Ce dossier nucléaire n’est-il pas symptomatique de l’inertie belge qui se ressent un peu partout ?

L.B. Absolument ! Changer quelque chose en Belgique, c’est terriblement difficile ! Quand on regarde les grandes décisions du gouvernement ces vingt dernières années, on se rend compte qu’ils ont agi soit par obligation internationale, soit parce qu’il y a eu une crise. Après la dioxine, on a réorganisé les inspections. Après l’évasion de Dutroux, on a réformé la justice et la police…

Le black-out qu’on nous annonce, ça pourrait faire office de crise ?

L.B. Un black-out, c’est une grand-mère bloquée dans un ascenseur, ce sont des hôpitaux dont le groupe électrogène est peut-être défaillant… Il y aura des morts ! Personne ne veut en arriver là. En tous cas, si on a un black-out, ou même un délestage partiel, la ministre de l’Énergie saute et le MR ne fera même pas 20 % en 2019. Si on en arrive à ce cas extrême, c’est fini pour Charles Michel !

Quelles sont les forces politiques qui défendent encore le nucléaire aujourd’hui ?

L.B. Le SP.A est contre, l’Open VLD aussi. Ils ont compris l’opportunité économique qu’il y avait, car même les études de Greenpeace ont sous-estimé la vitesse à laquelle se développent les énergies renouvelables. Le PS est contre aussi, en théorie, même si c’est Paul Magnette qui a décidé de prolonger les trois plus vieux réacteurs qui devaient fermer en 2015. C’était un signal catastrophique pour les investisseurs. Le CD&V a été lié avec l’establishment énergétique pendant 50 ans, mais il y a une nouvelle génération qui n’a pas connu cette époque. Le MR, lui par contre, va toujours écouter les actionnaires. Ils prétendent défendre les PME, mais en réalité c’est le parti des grands patrons qui n’a aucune vision énergétique.

La N-VA, aujourd’hui, c’est le parti pronucléaire par excellence ?
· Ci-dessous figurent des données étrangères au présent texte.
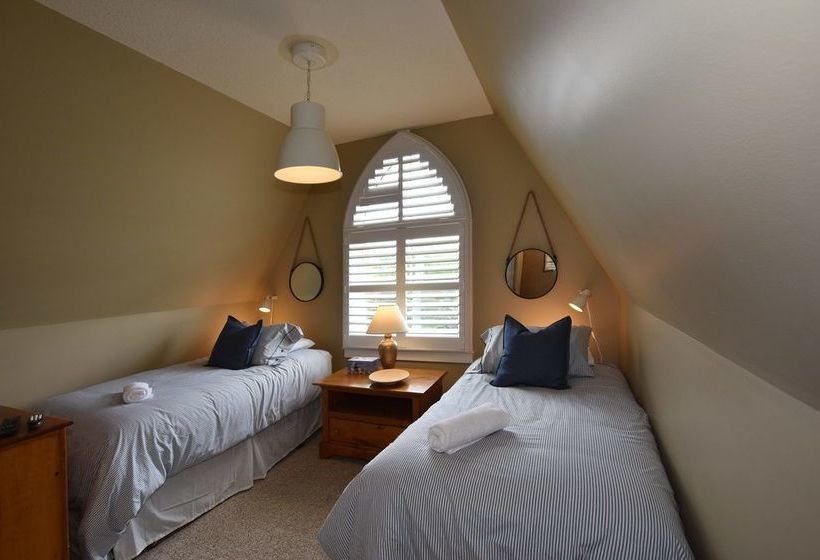 Отель The Lodges At Blue Mountain - Historic Snowbridge Condos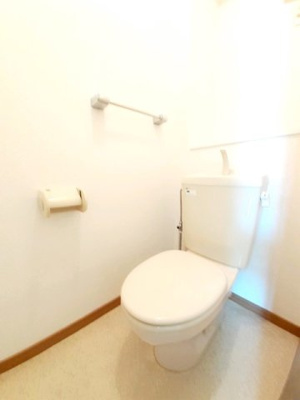 【トイレ】 | 明山 | 清潔感のあるトイレです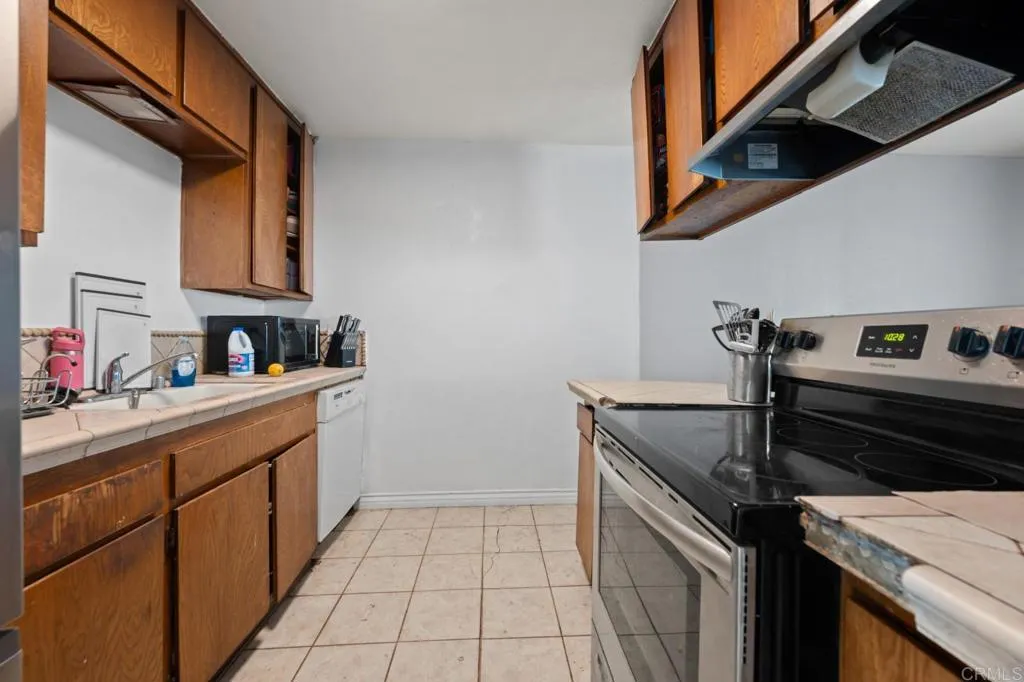 Photo #8: PTP2604920 Listing: Photo #8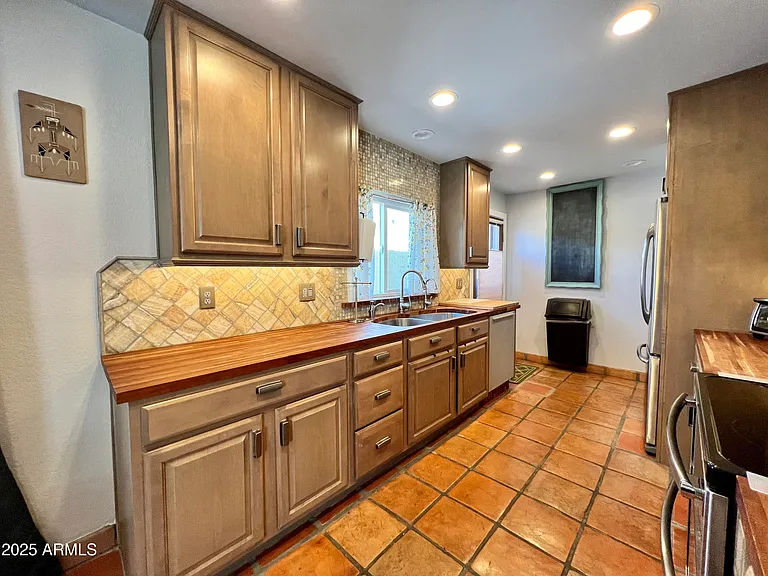 37801 N Cave Creek Rd #23 — Photo 9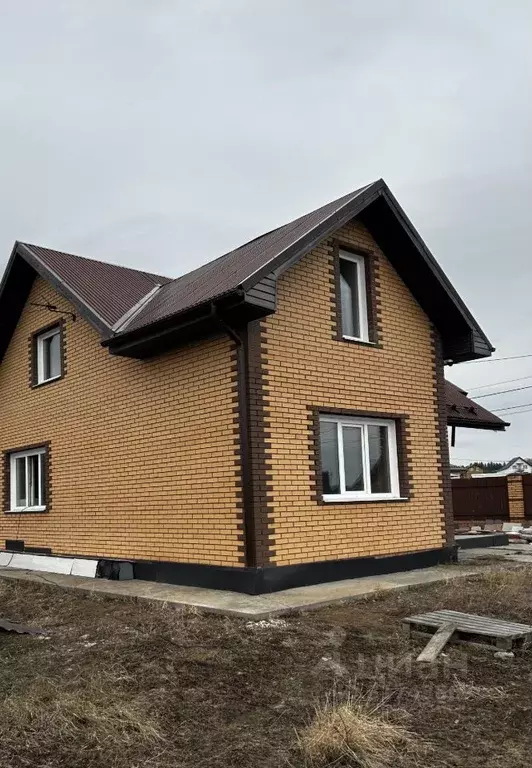 Коттедж в Красноярский край, Сосновоборск 30-й мкр,  (100 м) - Фото 0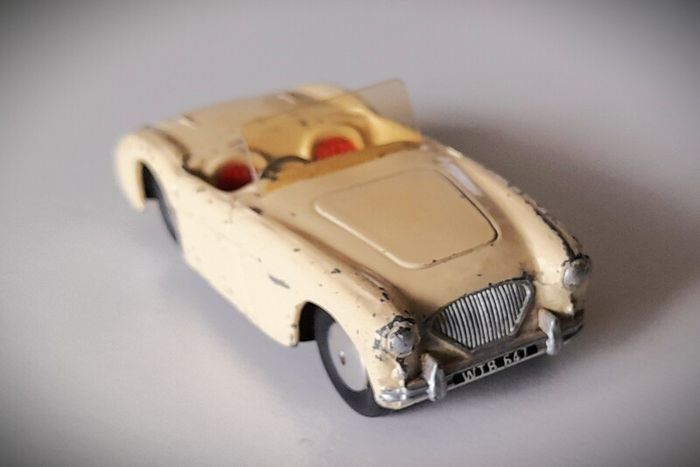 Diecast Vintage Corgi Toys Austin Healey 100 - Fair to Good Original Condition/No Box
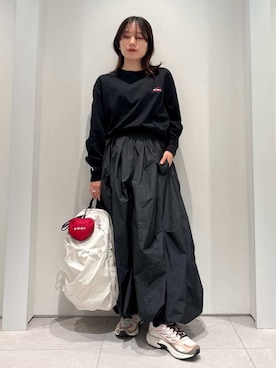 「アイテム（その他ヘアアクセサリー、レッド系）」を使った、emmiさん（レディース・154cm）の秋コーディネート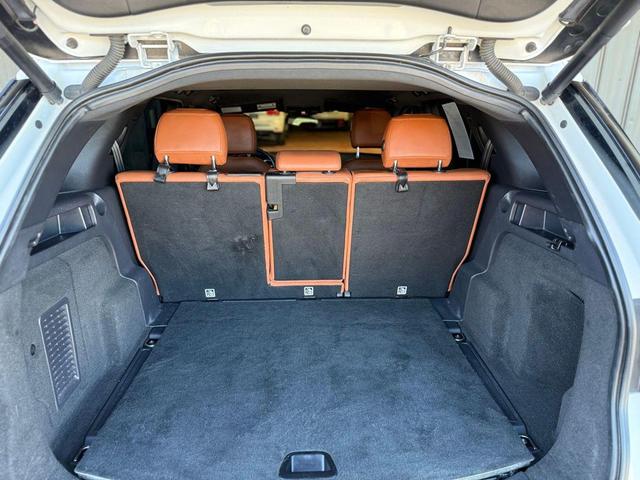 Photo of 2015 Whtie Land Rover Discovery Sport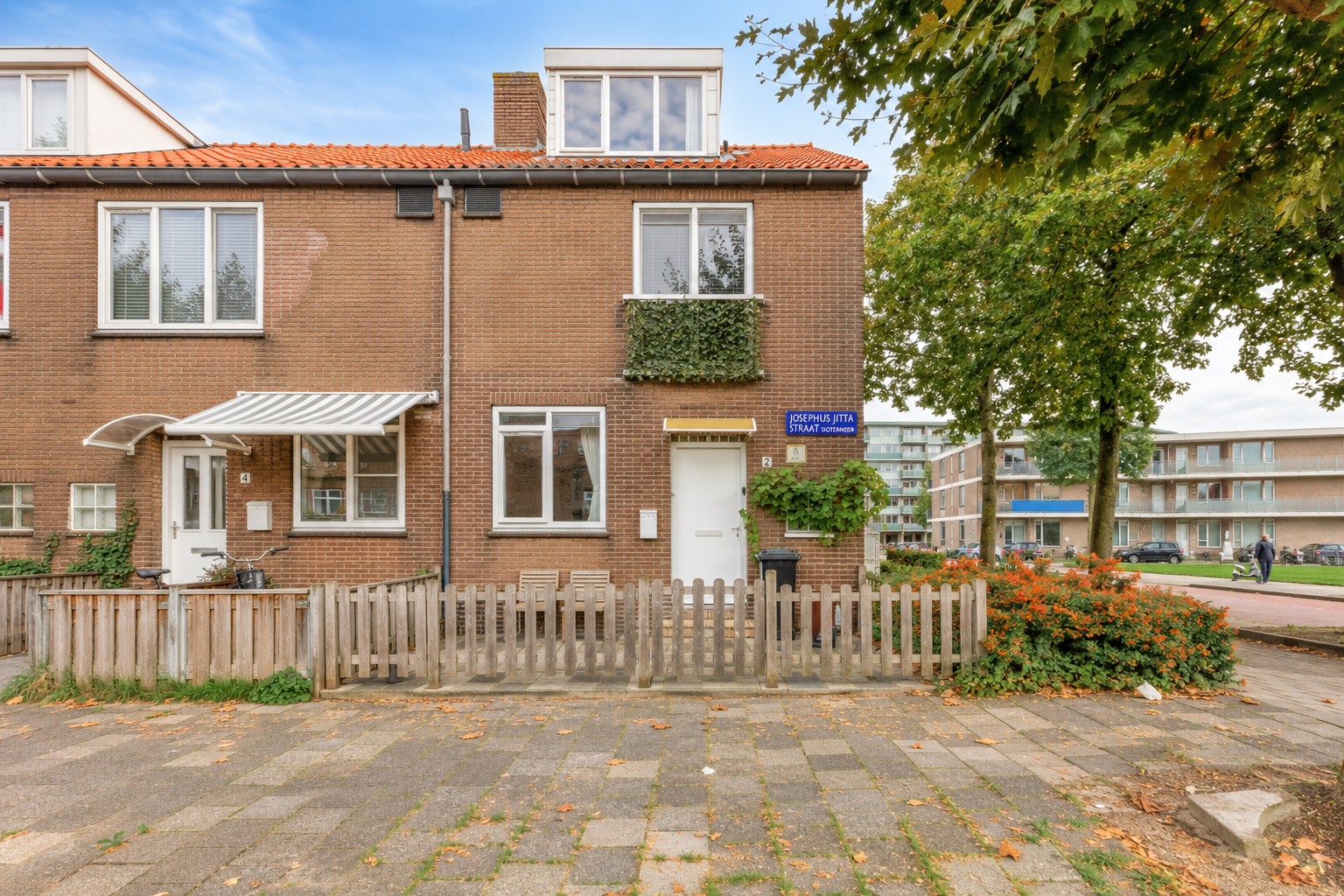 Huis Josephus Jittastraat 2 in Amsterdam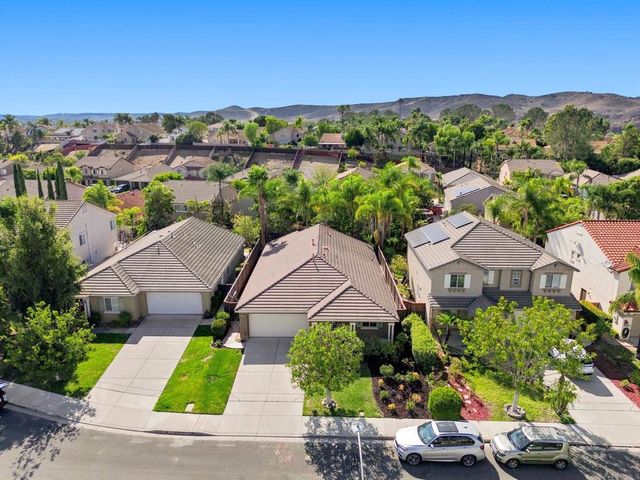 1009 Longfellow Court, Oceanside, CA 92057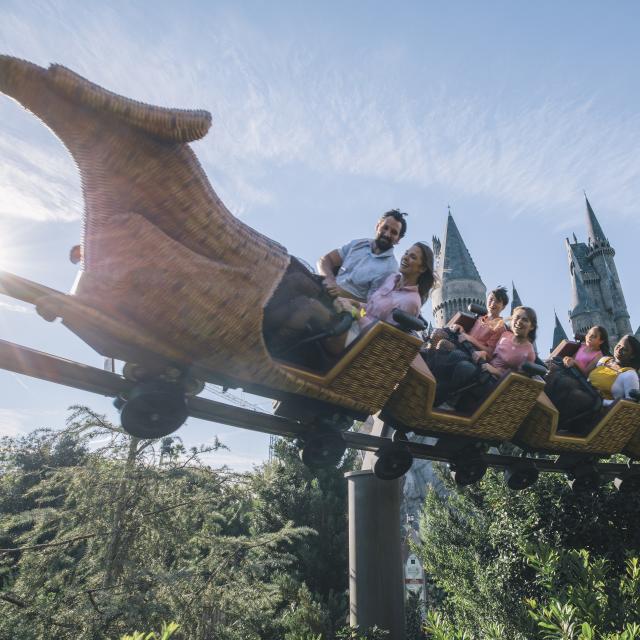 flight of the hippogriff rollercoaster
L.B. Oui, et pour deux raisons. Le lien avec le Voka (Union des entreprises flamandes, NDLR) d’abord. Et puis leur volonté de se distinguer de la gauche. Et comme la gau­che et les écologistes sont contre le nucléaire, la N-VA est pour. Toutefois, ils ne sont pas d’accord entre eux sur cette question. Leur grand point fort : c’est qu’ils n’étalent pas leurs dissensions sur la place publique. La N-VA est dans un dilemme. Ils veulent de l’électricité bon marché mais se ren­dent compte maintenant que, si on avait appliqué la loi Deleuze dès 2015, on n’aurait pas eu les problèmes d’aujourd’hui.